Istruzioni
1. Per favore, riscrivi il tratto del racconto sul viaggio in Baja California che va da "Ci fermiamo un" a "della nostra impazienza.", cambiando "Baia Balandra" in "Bahía Balandra".
2. Rispondi a queste domande sul racconto del viaggio in Baja California.
(a) Tra quali due mari si trova la Baja California?
(b) In quale città avviene l'atterraggio?
(c) A che ora era prevista la partenza per l'escursione all'isola Espiritu Santu?

Testo del documento
>>>
E’ passato un po’ di tempo da quando sono volata in Baja California, una lingua di terra messicana tra il mare di Cortez e l’Oceano Pacifico,  ma se penso all’estate quello è il viaggio che me la ricorda di più.  Un sole cocente, spiagge bianche e tanto tanto mare azzurro e caldissimo.

La Paz

Atterriamo  nel capoluogo della regione, La Paz, e sul lungomare della città noleggiamo una macchina dopo aver girato un paio di agenzie e affrontato  po’ di trattative che ci permettono di averne una a un prezzo ragionevole. Ci rendiamo subito  conto di essere si in Messico, ma anche con un piede negli Stati Uniti. Preso possesso del veicolo partiamo per un giro nelle spiagge dei dintorni della città. C’è un caldo incredibile e una luce abbagliante che quasi non si sopporta. La costa fuori dalla città è molto bella, alta e frastagliata con incredibili scorci mozzafiato su un mare di colore intensissimo. L’interno è invece un susseguirsi di colline cosparse di cactus e poi ogni tanto una spiaggia bianchissima e praticamente deserta. 

Ci fermiamo un po’ a Baia Balandra, un’insenatura di acqua azzurrissima e poi alla spiaggia di El Tecolote dove trascorriamo il pomeriggio e organizziamo un’escursione per domani all’isola Espiritu Santu. Dovremmo partire alle nove di mattina, ma non abbiamo tenuto conto della proverbiale lentezza dei messicani che non si presentano prima delle dieci stupiti della nostra impazienza.
<<<
Dati estratti
>>>
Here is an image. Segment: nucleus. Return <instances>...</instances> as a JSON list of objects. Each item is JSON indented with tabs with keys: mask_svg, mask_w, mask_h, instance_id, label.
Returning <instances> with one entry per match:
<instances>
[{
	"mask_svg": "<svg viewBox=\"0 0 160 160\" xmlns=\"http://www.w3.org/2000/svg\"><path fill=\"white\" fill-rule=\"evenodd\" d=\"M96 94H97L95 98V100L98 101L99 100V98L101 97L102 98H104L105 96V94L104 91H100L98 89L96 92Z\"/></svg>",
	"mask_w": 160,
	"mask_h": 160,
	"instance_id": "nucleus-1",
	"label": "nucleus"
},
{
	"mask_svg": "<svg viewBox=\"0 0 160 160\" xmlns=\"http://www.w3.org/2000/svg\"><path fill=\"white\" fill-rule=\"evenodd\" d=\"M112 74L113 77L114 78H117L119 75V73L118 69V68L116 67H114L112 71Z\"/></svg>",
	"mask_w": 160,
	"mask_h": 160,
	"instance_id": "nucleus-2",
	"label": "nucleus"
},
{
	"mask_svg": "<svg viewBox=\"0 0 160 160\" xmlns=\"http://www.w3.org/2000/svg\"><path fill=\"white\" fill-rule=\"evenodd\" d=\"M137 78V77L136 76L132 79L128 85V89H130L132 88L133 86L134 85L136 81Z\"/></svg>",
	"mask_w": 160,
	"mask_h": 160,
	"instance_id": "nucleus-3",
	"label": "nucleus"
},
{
<<<
Soluzioni
1.
Ci fermiamo un po’ a Bahía Balandra, un’insenatura di acqua azzurrissima e poi alla spiaggia di El Tecolote dove trascorriamo il pomeriggio e organizziamo un’escursione per domani all’isola Espiritu Santu. Dovremmo partire alle nove di mattina, ma non abbiamo tenuto conto della proverbiale lentezza dei messicani che non si presentano prima delle dieci stupiti della nostra impazienza.

2.
(a) Tra il mare di Cortez e l'Oceano Pacifico.
(b) A La Paz.
(c) Alle nove di mattina.